Moscow has banned a gay parade planned to coincide with its hosting of the Eurovision Song Contest because it will "destroy morals" in the capital, a spokesman for the city's mayor said yesterday.
Gay rights activists have staged small unsanctioned parades in Moscow without government approval over the past few years. But they have faced arrests and severe beatings by anti-gay and neo-fascist groups.
"The Moscow government is saying: Moscow has never had gay parades and it never will," said Mayor Yuri Luzhkov's spokesman, Sergei Tsoi. "Not only do they destroy morals within our society, but they consciously provoke disorder which threatens the lives of Muscovites and visitors."
Parade organiser and prominent gay rights activist Nikolai Alekseyev said on his website www.gayrussia.ru that the event would take place anyway.

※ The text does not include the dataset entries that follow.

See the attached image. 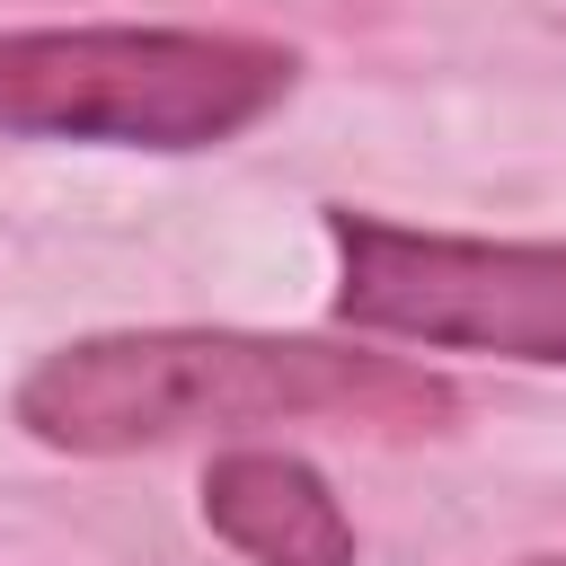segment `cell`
Here are the masks:
<instances>
[{
	"instance_id": "obj_1",
	"label": "cell",
	"mask_w": 566,
	"mask_h": 566,
	"mask_svg": "<svg viewBox=\"0 0 566 566\" xmlns=\"http://www.w3.org/2000/svg\"><path fill=\"white\" fill-rule=\"evenodd\" d=\"M451 389L398 354H345L318 336H239V327H124L44 354L18 380V424L53 451H159L186 433H248V424H371L424 433L451 424Z\"/></svg>"
},
{
	"instance_id": "obj_2",
	"label": "cell",
	"mask_w": 566,
	"mask_h": 566,
	"mask_svg": "<svg viewBox=\"0 0 566 566\" xmlns=\"http://www.w3.org/2000/svg\"><path fill=\"white\" fill-rule=\"evenodd\" d=\"M292 53L212 27H18L0 35V133L203 150L292 88Z\"/></svg>"
},
{
	"instance_id": "obj_3",
	"label": "cell",
	"mask_w": 566,
	"mask_h": 566,
	"mask_svg": "<svg viewBox=\"0 0 566 566\" xmlns=\"http://www.w3.org/2000/svg\"><path fill=\"white\" fill-rule=\"evenodd\" d=\"M327 239H336L345 327L433 345V354L566 363V248L398 230L371 212H327Z\"/></svg>"
},
{
	"instance_id": "obj_4",
	"label": "cell",
	"mask_w": 566,
	"mask_h": 566,
	"mask_svg": "<svg viewBox=\"0 0 566 566\" xmlns=\"http://www.w3.org/2000/svg\"><path fill=\"white\" fill-rule=\"evenodd\" d=\"M203 522L248 566H354V522L301 451H221L203 469Z\"/></svg>"
}]
</instances>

"This is our right and it is guaranteed by the constitution. No official, including the Moscow mayor, has the right to violate it," Mr Alekseyev said. But Mr Luzhkov's spokesman said any attempt to hold an unsanctioned gay parade would be "toughly stopped by law enforcement agencies in accordance with the law".
Mr Luzhkov, who has been mayor of Moscow since 1992, once said gay parades were "a satanic act"
Russia did not decriminalise gay sex until 1993, two years after the Soviet Union's collapse, and intolerance is widespread.
Moscow has no gay-friendly district and the homosexual scene is still largely underground. Public displays of affection between same-sex couples are rare.
The gay parade, scheduled for May 16, was meant to coincide with Moscow's hosting of the Eurovision Song Contest. Activists had asked that competitors back homosexual rights on stage.